■ Tasks to perform ■
1) Name every username that has a post in the ball python feeding forum thread.
2) Resume the forum thread about a ball python swallowing its mouse backwards, starting right after the last post shown.

# Ball Pythons > BP Husbandry >  my snake is eating backwards...

## imh0813

I just fed my BP and he is trying to swallow the mouse backwards.  He is having some trouble, should I try and help him by turning it around?

----------


## Wrongside

if he cant do it he'll figure it out...it wont hurt him

----------

imh0813 (02-24-2009)

----------


## imh0813

he ate it..thanks

----------


## tigerlily

I'm glad you snake got it down, but I figured I'd add this anyways....

You're more likely to freak your snake out which could result in a refusal to eat, if you try and turn the prey around.  Better to just let him figure it out on it's own, unless it gets stuck.  (which has happened to me once, so it's always good to double check that the food is completely down)

I had a grown female struggle with a mouse butt first just yesterday, it's no big deal.  You can always try warming the head up to a slightly higher temp, but it's not necessary.

----------


## ScottyDsntKnow

I've heard that when they swallow butt first it means the prey is a little on the small side.  Mine would always eat fuzzies butt first and when I moved up to hoppers she started going head first.  She sometimes eats these butt first now too so I'm thinking time to move up to full size mice.

----------


## python.princess

> I've heard that when they swallow butt first it means the prey is a little on the small side.  Mine would always eat fuzzies butt first and when I moved up to hoppers she started going head first.  She sometimes eats these butt first now too so I'm thinking time to move up to full size mice.

■ Data ■
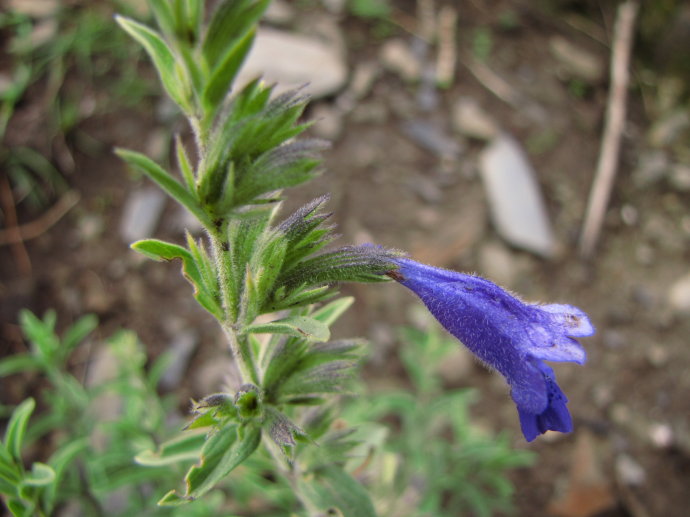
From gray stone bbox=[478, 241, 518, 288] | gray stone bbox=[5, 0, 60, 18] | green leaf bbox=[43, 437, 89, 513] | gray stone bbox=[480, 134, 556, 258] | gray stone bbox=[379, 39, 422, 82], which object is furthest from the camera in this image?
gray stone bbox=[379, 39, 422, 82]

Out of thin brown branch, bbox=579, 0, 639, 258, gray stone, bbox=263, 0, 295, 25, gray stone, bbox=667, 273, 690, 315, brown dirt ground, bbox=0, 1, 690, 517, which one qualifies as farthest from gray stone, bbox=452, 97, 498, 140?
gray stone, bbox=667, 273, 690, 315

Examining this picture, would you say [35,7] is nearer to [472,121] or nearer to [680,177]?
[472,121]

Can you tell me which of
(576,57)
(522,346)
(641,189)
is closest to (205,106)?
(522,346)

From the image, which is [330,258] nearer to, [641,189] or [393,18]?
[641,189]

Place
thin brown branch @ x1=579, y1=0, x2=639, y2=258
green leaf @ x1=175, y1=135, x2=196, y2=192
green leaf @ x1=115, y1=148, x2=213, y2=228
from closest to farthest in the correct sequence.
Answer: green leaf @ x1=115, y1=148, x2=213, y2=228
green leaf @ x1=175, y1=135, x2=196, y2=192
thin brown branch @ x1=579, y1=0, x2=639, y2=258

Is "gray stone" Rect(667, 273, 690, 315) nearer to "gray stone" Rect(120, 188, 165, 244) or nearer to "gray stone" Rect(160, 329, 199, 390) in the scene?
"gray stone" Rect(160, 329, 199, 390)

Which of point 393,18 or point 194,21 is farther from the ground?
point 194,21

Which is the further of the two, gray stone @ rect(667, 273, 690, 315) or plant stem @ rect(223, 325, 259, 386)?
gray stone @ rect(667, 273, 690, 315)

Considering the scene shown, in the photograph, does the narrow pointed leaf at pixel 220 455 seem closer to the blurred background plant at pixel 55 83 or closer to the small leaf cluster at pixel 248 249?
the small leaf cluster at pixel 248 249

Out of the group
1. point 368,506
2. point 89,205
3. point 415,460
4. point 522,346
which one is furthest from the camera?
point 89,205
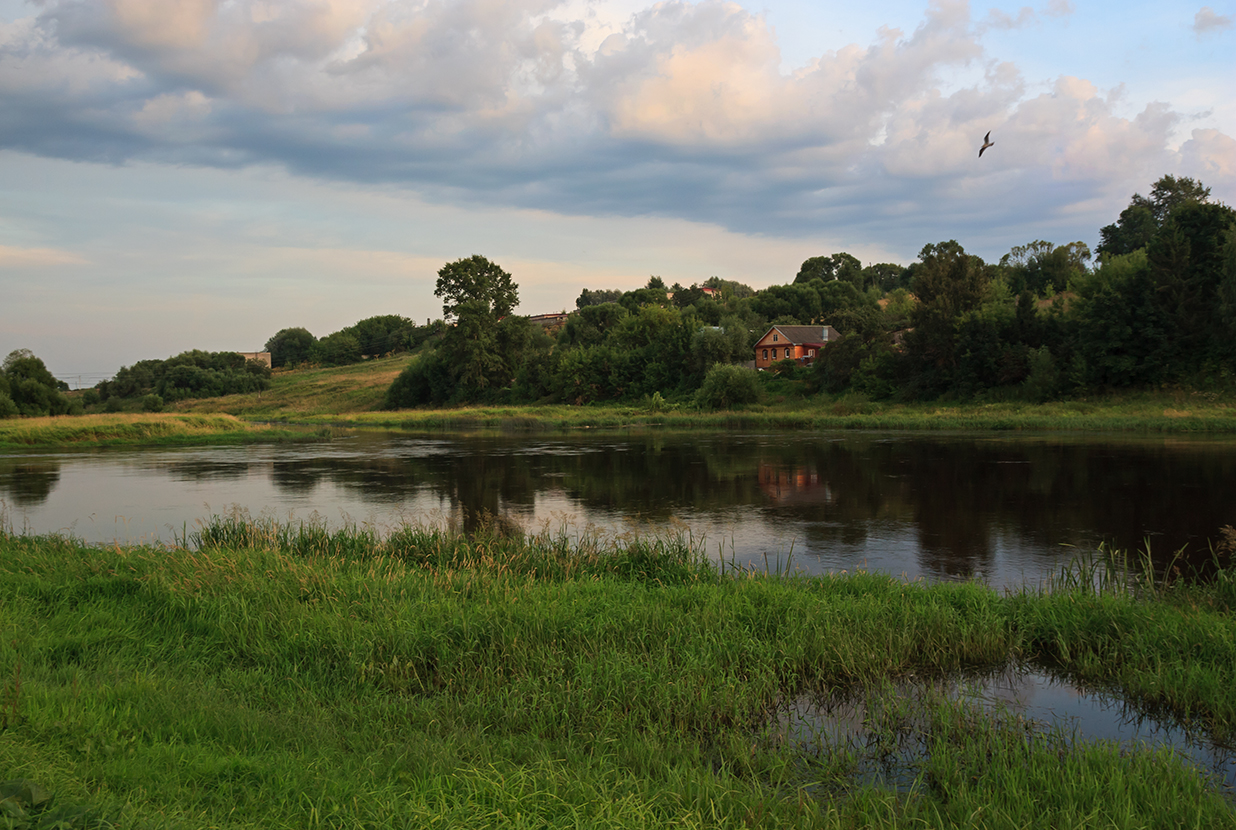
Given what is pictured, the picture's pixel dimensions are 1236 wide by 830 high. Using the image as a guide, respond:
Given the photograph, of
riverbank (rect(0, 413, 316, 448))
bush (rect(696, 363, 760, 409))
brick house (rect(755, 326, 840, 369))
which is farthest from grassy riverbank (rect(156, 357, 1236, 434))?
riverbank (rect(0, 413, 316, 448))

■ Task responses ■
1) imh0813, Wrongside, tigerlily, ScottyDsntKnow, python.princess

2)
I've never heard this. I doubt that it's true. I've had mine eat big and small prey butt first. I think sometimes, they just just can't distinguish what end the head is on. And some of them just don't care.

----------

_Sonny1318_ (08-07-2018)

----------


## Malpaso

I have fed my BP twice so far. First time she ate it from tail second time from dead (probably she found out from head it's better  :Smile: ). As I know more natural it's from head because legs of prey can better "fold" on way down  :Smile:

----------


## ~Osiris~

Isis is a juvenile, and just ate a small mouse tail end first, I think because I just started a new feeding method. I turned off all lights left her alone for ten minutes and she got it down but did struggle and let go three times.

----------


## carlson

When either of my snakes eat their rat butt first it makes me laugh cuz it reaches a point where it looks like the rat is trying to crawl out.

----------


## Sonny1318

One of mine is enjoying this delicacy right now. But in all seriousness some of my boas would do it on occasion too. Never had a problem. I know it been discussed that they were "designed" to go head first. Limbs, nails folding down making it easier to swallow. And I don't think disturbing them while doing this would be in their best interest.

----------


## Marrissa

This thread is two years old.. and before then it was three years old before it got dredged back up in 2012.

----------


## Sheerules

Still a gooder lol my girl at a rat feet first tonight an it was her smaller then usual prey 

Sent from my SM-G930W8 using Tapatalk

----------


## dmt_jovi

> This thread is two years old.. and before then it was three years old before it got dredged back up in 2012.


And two years later, this thread resurfaced again!  :Very Happy: 

So I guess it is a tradition now!


*Future people:* We are counting on you to bring this thread back to life in 2018! Let's keep the tradition alive!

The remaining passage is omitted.